Stored data entries:
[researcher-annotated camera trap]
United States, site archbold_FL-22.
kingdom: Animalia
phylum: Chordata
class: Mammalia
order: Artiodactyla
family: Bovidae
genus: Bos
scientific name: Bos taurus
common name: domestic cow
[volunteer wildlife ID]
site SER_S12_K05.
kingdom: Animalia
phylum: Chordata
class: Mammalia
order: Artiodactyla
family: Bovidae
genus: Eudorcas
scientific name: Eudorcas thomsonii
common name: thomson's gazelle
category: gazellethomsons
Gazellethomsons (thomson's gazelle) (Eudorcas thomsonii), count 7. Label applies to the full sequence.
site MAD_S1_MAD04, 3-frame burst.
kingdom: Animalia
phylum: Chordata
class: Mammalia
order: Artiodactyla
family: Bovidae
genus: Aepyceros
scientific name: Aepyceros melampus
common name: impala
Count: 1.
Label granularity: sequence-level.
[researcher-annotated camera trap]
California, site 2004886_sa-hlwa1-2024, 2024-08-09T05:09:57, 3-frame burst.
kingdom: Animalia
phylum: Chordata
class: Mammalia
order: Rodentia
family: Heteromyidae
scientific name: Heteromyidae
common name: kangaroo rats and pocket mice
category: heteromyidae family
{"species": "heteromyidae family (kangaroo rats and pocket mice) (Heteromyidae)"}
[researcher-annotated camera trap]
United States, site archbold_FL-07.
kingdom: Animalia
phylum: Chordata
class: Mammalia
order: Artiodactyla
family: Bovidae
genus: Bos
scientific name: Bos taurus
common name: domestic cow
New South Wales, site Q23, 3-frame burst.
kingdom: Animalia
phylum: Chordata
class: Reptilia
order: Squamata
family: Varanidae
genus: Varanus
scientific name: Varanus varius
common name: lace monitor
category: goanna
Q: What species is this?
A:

## What you should do
Every entry should be reproduced exactly, with no part omitted.

## Solution below
[researcher-annotated camera trap]
United States, site archbold_FL-22.
kingdom: Animalia
phylum: Chordata
class: Mammalia
order: Artiodactyla
family: Bovidae
genus: Bos
scientific name: Bos taurus
common name: domestic cow
[volunteer wildlife ID]
site SER_S12_K05.
kingdom: Animalia
phylum: Chordata
class: Mammalia
order: Artiodactyla
family: Bovidae
genus: Eudorcas
scientific name: Eudorcas thomsonii
common name: thomson's gazelle
category: gazellethomsons
Gazellethomsons (thomson's gazelle) (Eudorcas thomsonii), count 7. Label applies to the full sequence.
site MAD_S1_MAD04, 3-frame burst.
kingdom: Animalia
phylum: Chordata
class: Mammalia
order: Artiodactyla
family: Bovidae
genus: Aepyceros
scientific name: Aepyceros melampus
common name: impala
Count: 1.
Label granularity: sequence-level.
[researcher-annotated camera trap]
California, site 2004886_sa-hlwa1-2024, 2024-08-09T05:09:57, 3-frame burst.
kingdom: Animalia
phylum: Chordata
class: Mammalia
order: Rodentia
family: Heteromyidae
scientific name: Heteromyidae
common name: kangaroo rats and pocket mice
category: heteromyidae family
{"species": "heteromyidae family (kangaroo rats and pocket mice) (Heteromyidae)"}
[researcher-annotated camera trap]
United States, site archbold_FL-07.
kingdom: Animalia
phylum: Chordata
class: Mammalia
order: Artiodactyla
family: Bovidae
genus: Bos
scientific name: Bos taurus
common name: domestic cow
New South Wales, site Q23, 3-frame burst.
kingdom: Animalia
phylum: Chordata
class: Reptilia
order: Squamata
family: Varanidae
genus: Varanus
scientific name: Varanus varius
common name: lace monitor
category: goanna
Q: What species is this?
A:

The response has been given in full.